It was 3:30 a.m. on the frigid morning of October 10 when more than 40 students, two alumni, a graduate student, and I piled onto a crowded school bus to take a five hour drive to our nation’s capital. This drive would be taken by thousands of people across the country for the 20th anniversary of the Million Man March.
The Million Man March was sponsored and attended by Seton Hall University’s Rev. Forrest Pritchett and Black Student Union in 1995. This year, it was organized by Ayana Gilmore, a member of the Nation of Islam and Shaaliyah Lyons, president of the Seton Hall chapter of the National Council for Negro Women.
Originally, the event, sponsored by the Nation of Islam, was one of the largest displays of black solidarity that the nation had seen outside of the Civil Rights movement. The 20th anniversary event was a response to the epidemic of police brutality in minority communities. “Justice or Else” was the theme, which focused on people like Sandra Bland, Mike Brown and lesser known victims like Kendrick Johnson.
“People in America, especially minorities, deserve and need justice and if we stand together, we will get justice,” Gilmore said.

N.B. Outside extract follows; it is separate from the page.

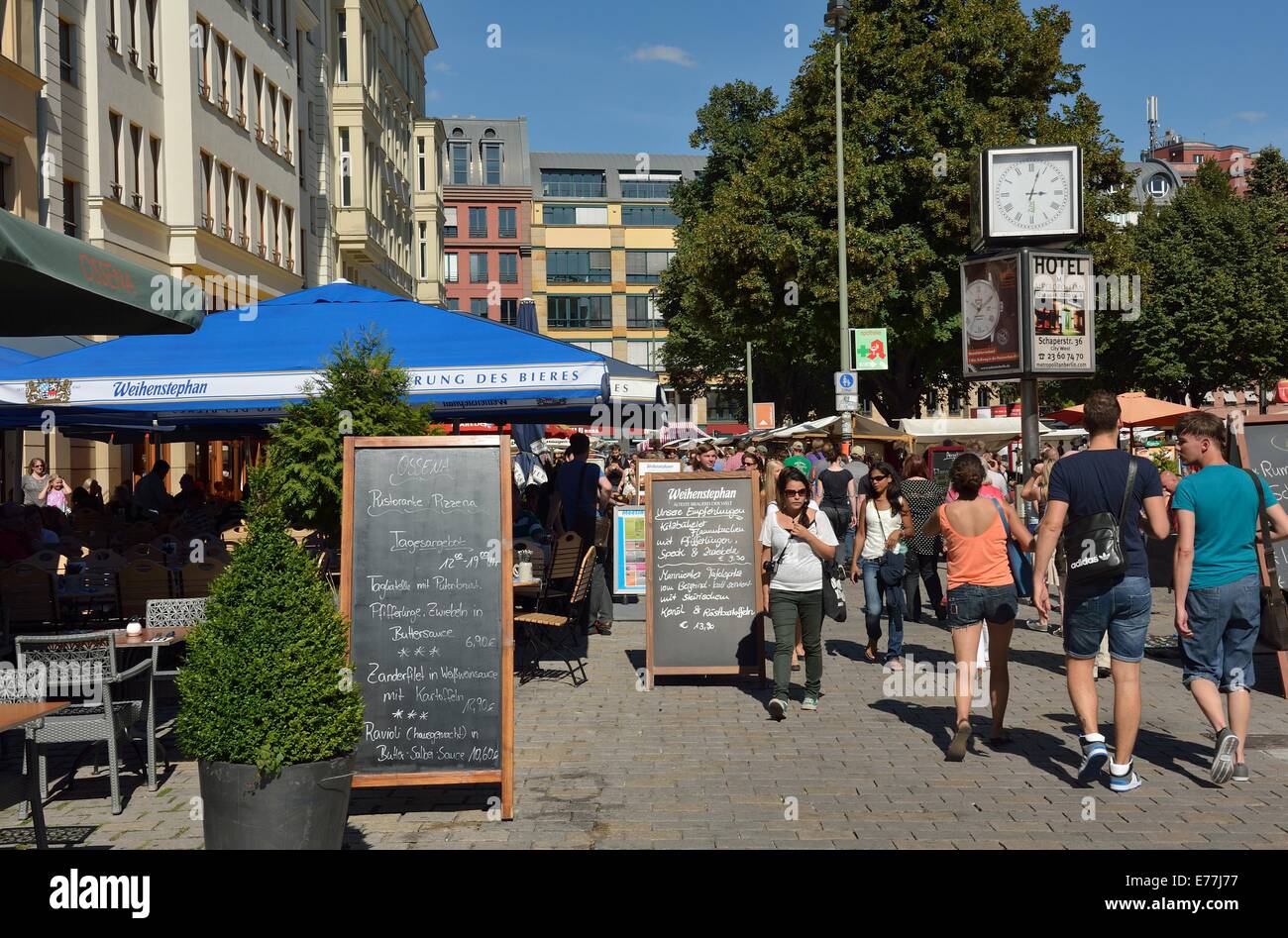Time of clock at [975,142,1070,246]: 3:03
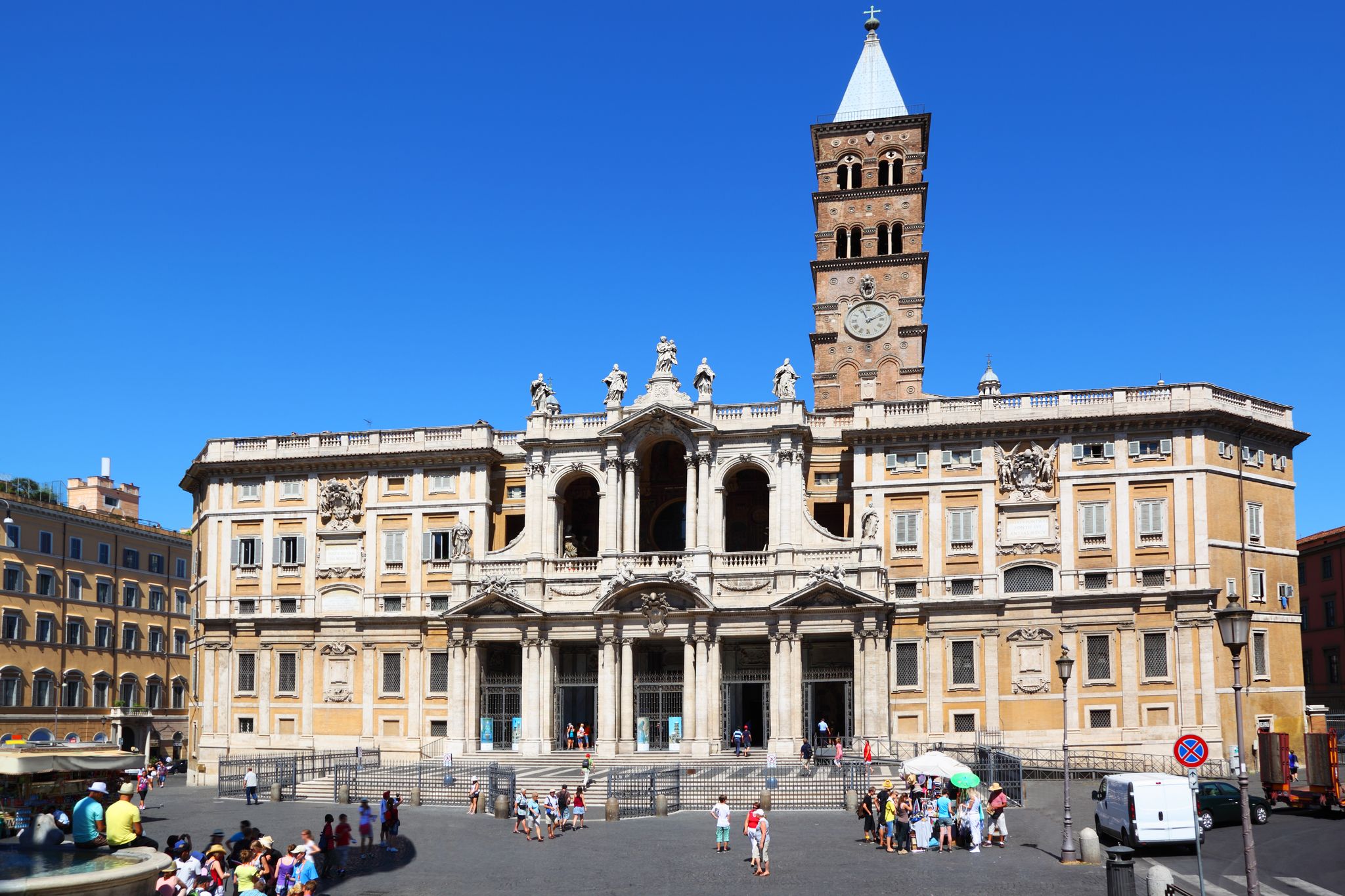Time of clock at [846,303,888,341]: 11:11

I’m part of the Black Student Union’s e-board and I felt inspired to take my work in my organization that much more seriously through attending this event.
Throughout the march, what I found interesting was the age differences. There were older people
who attended the event 20 years ago, the year I was born, who were there this year. The longevity and continued concern for the fellow man and interest in civil rights for Black and Latino people without a voice was what impressed me most. There were older individuals and children, people meeting their sorority sisters and fraternity brothers from different states and this sense of unity.
I was part of this experience, with interviews being conducted, pictures being taken, art being sold, poems being written. And in it all there was crying, hugging and most importantly, being. There was widespread free-spiritedness where people were free to be themselves.
“It would have been a disservice to my peers if I did not organize a way for students to participate in this historic march. It is important for SHU students to be involved in a revolution that will affect our future,” Lyons said.